(Stored items)
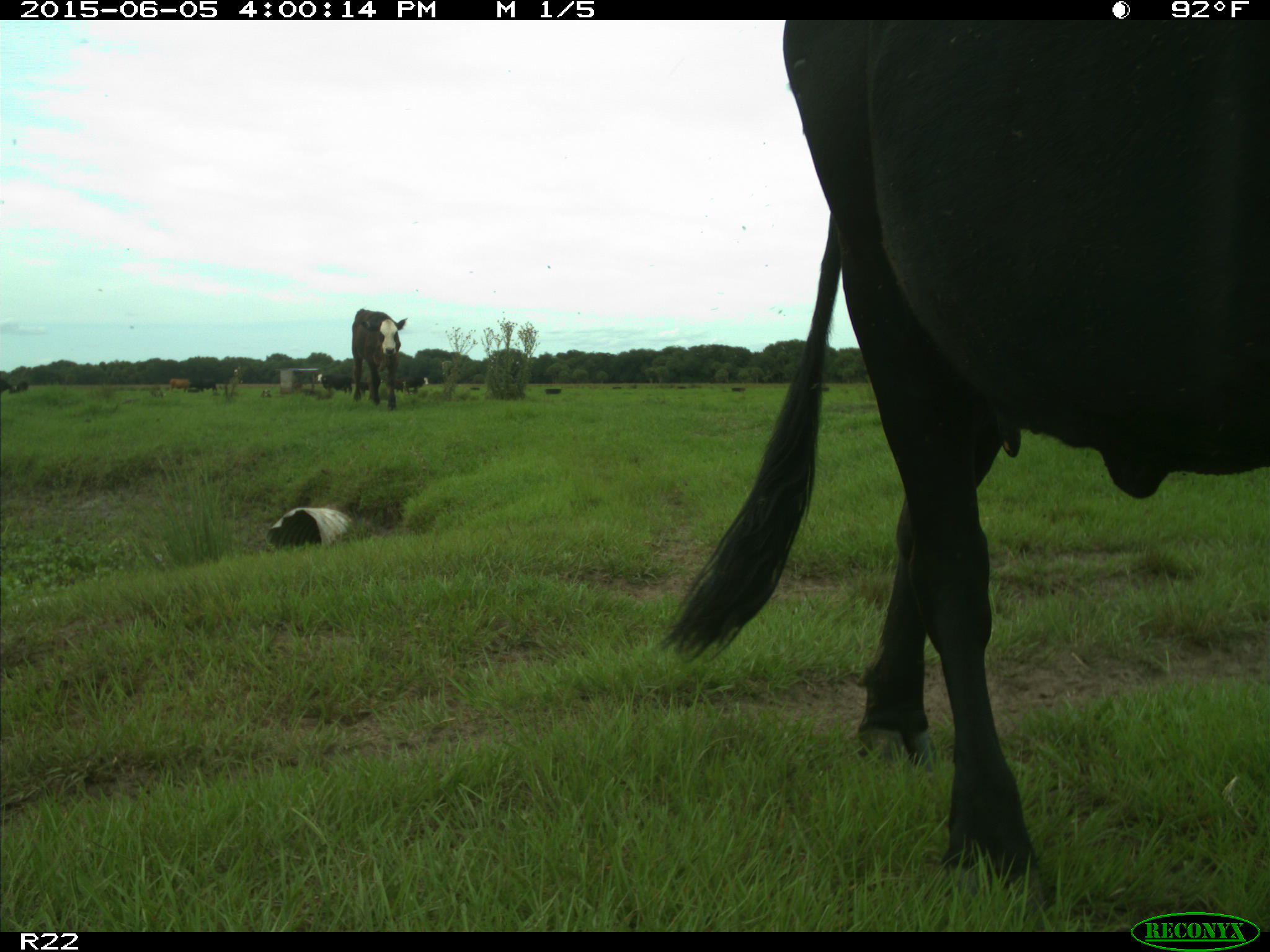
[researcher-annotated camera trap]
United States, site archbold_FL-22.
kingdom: Animalia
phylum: Chordata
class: Mammalia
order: Artiodactyla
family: Bovidae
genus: Bos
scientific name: Bos taurus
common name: domestic cow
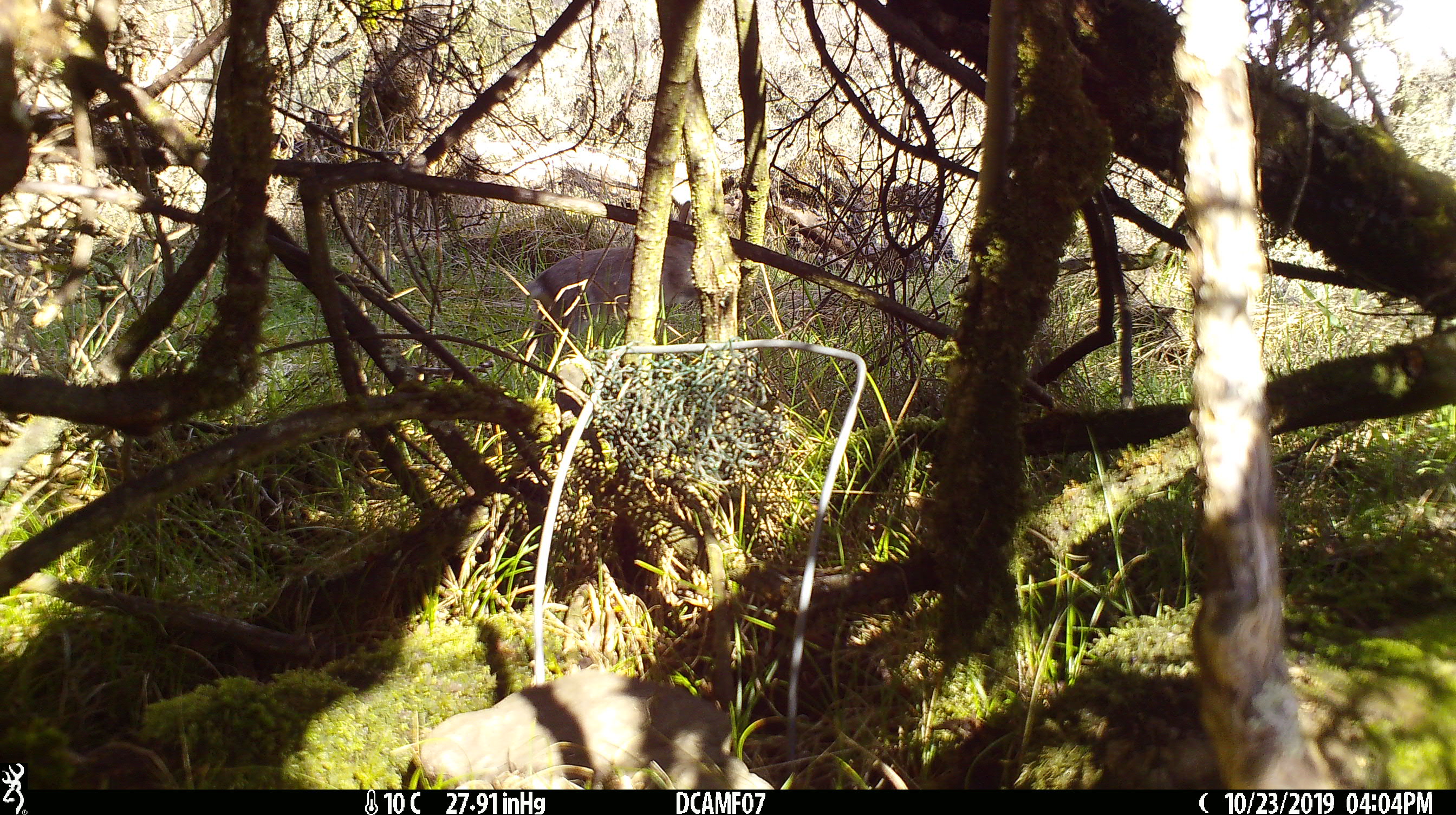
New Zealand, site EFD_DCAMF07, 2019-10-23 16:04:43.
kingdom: Animalia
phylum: Chordata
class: Mammalia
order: Lagomorpha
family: Leporidae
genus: Oryctolagus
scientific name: Oryctolagus cuniculus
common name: european rabbit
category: rabbit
Rabbit (european rabbit) (Oryctolagus cuniculus).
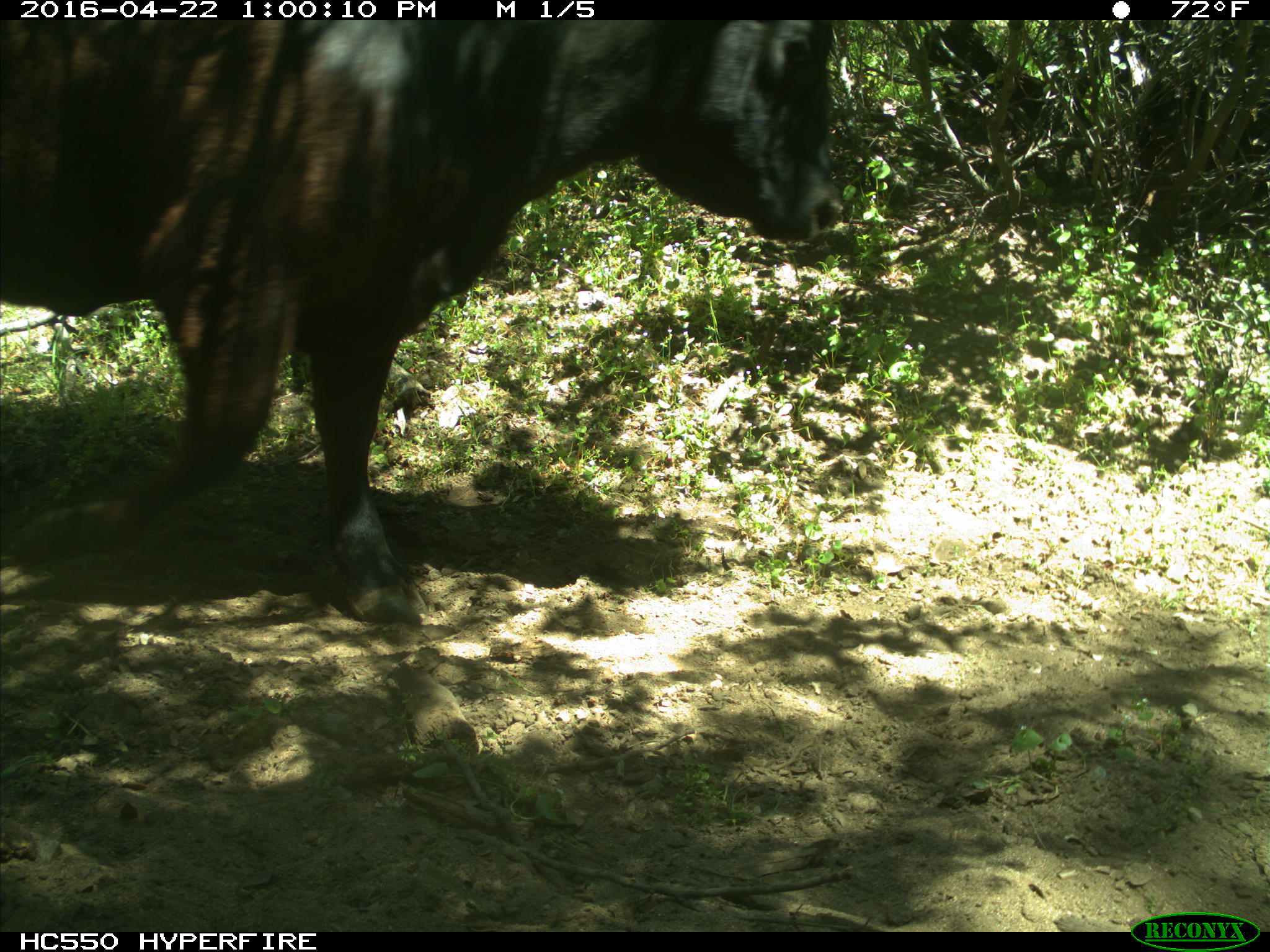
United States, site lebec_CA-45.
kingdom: Animalia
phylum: Chordata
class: Mammalia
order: Artiodactyla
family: Bovidae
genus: Bos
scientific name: Bos taurus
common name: domestic cow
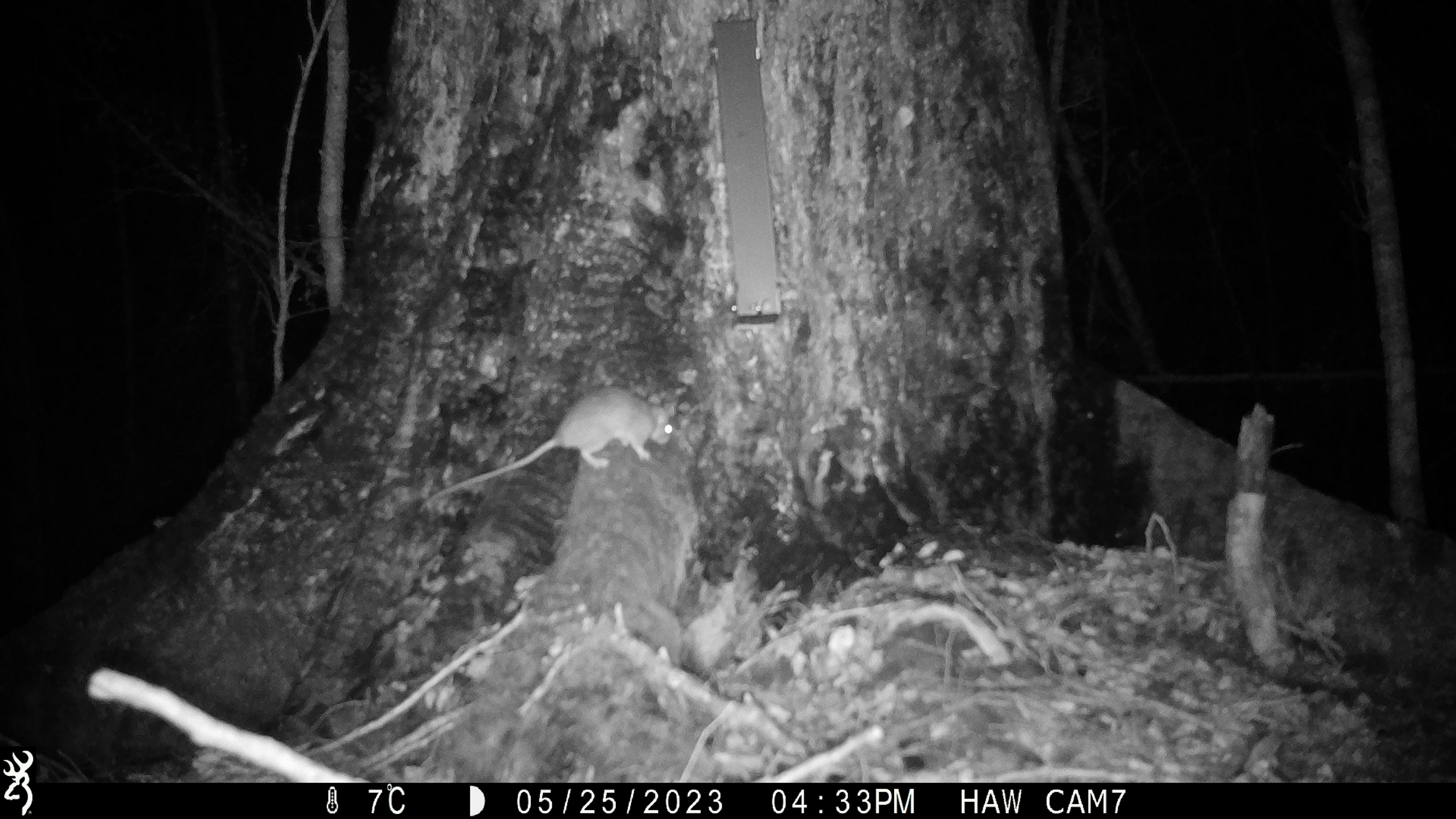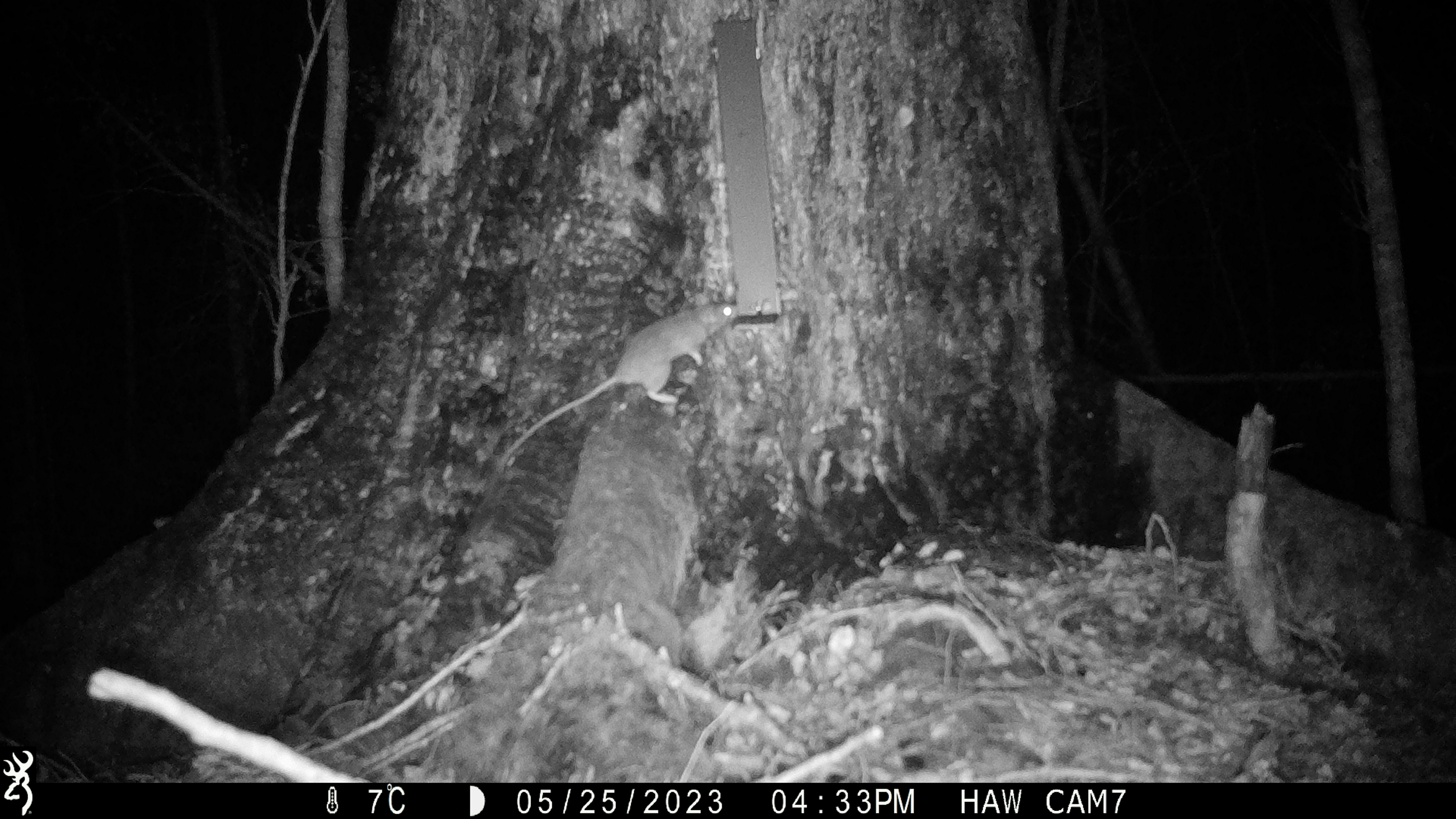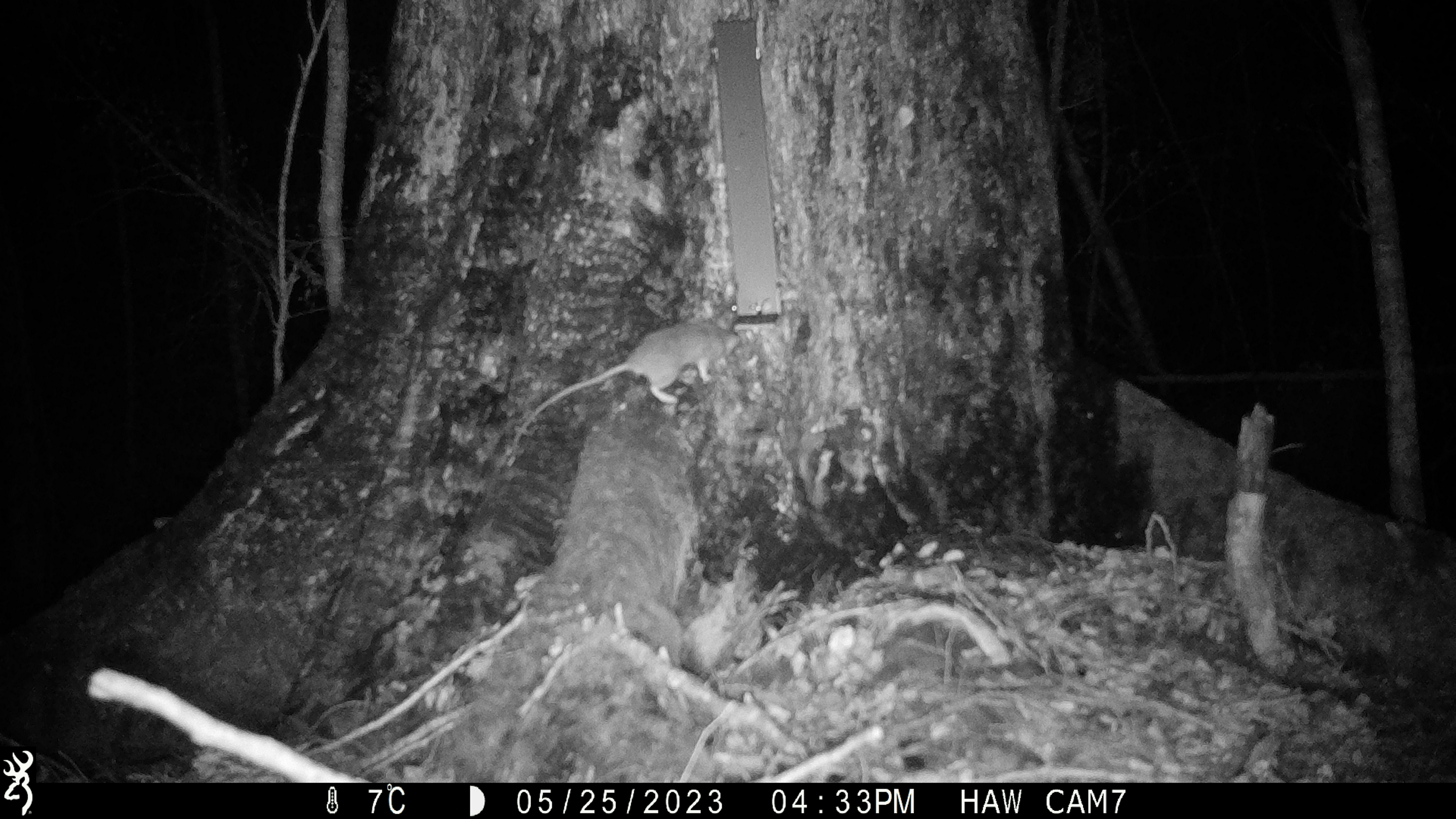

Try it: Beginning with the line that contains "scientific name: Oryctolagus cuniculus" and ending with the last line of the entries above, repeat each line exactly, but not the pictures.

Answer to this exercise:
scientific name: Oryctolagus cuniculus
common name: european rabbit
category: rabbit
Rabbit (european rabbit) (Oryctolagus cuniculus).
United States, site lebec_CA-45.
kingdom: Animalia
phylum: Chordata
class: Mammalia
order: Artiodactyla
family: Bovidae
genus: Bos
scientific name: Bos taurus
common name: domestic cow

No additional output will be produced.